◆ What is needed ◆
Exactly reproduce the lines from the line that has "As portrayed in" down to the last line of the entries, inclusive.

◆ Records shown ◆

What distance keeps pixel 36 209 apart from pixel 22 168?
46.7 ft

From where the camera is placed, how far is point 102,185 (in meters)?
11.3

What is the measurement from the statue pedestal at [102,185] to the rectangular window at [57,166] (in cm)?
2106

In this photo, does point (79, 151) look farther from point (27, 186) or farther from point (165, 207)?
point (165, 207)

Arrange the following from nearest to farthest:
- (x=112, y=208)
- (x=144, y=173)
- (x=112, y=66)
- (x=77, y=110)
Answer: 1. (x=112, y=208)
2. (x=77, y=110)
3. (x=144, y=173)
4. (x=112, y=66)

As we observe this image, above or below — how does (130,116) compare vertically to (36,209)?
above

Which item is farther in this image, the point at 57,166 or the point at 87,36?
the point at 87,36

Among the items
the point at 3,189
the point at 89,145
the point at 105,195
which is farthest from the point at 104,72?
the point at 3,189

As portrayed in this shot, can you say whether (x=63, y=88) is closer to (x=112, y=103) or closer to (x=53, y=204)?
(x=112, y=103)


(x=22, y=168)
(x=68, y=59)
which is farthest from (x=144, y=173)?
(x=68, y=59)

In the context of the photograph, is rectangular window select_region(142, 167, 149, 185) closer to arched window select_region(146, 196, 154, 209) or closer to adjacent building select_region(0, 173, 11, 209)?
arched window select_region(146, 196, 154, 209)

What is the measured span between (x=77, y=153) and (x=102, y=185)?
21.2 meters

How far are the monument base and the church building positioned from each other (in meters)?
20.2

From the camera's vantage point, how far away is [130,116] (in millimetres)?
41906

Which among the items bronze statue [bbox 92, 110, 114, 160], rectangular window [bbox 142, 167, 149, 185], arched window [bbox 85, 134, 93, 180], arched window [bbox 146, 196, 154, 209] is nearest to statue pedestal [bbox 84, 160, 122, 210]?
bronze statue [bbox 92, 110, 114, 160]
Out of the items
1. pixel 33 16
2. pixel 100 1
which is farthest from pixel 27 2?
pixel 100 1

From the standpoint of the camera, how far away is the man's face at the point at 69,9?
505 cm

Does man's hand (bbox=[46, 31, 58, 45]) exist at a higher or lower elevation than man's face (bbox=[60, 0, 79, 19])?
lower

◆ Complete output ◆
As portrayed in this shot, can you say whether (x=63, y=88) is closer to (x=112, y=103) or closer to (x=53, y=204)?
(x=112, y=103)


(x=22, y=168)
(x=68, y=59)
which is farthest from (x=144, y=173)?
(x=68, y=59)

In the context of the photograph, is rectangular window select_region(142, 167, 149, 185) closer to arched window select_region(146, 196, 154, 209) or closer to adjacent building select_region(0, 173, 11, 209)?
arched window select_region(146, 196, 154, 209)

What is the measured span between (x=77, y=153) and (x=102, y=185)?
21.2 meters

How far are the monument base and the church building positioned from each other (in meters)?
20.2

From the camera's vantage point, how far away is [130,116] (in millimetres)?
41906

Which among the items bronze statue [bbox 92, 110, 114, 160], rectangular window [bbox 142, 167, 149, 185], arched window [bbox 85, 134, 93, 180], arched window [bbox 146, 196, 154, 209] is nearest to statue pedestal [bbox 84, 160, 122, 210]?
bronze statue [bbox 92, 110, 114, 160]
Out of the items
1. pixel 33 16
2. pixel 100 1
which is farthest from pixel 27 2?
pixel 100 1

From the standpoint of the camera, how far away is the man's face at the point at 69,9?
505 cm

Does man's hand (bbox=[46, 31, 58, 45]) exist at a higher or lower elevation than man's face (bbox=[60, 0, 79, 19])?
lower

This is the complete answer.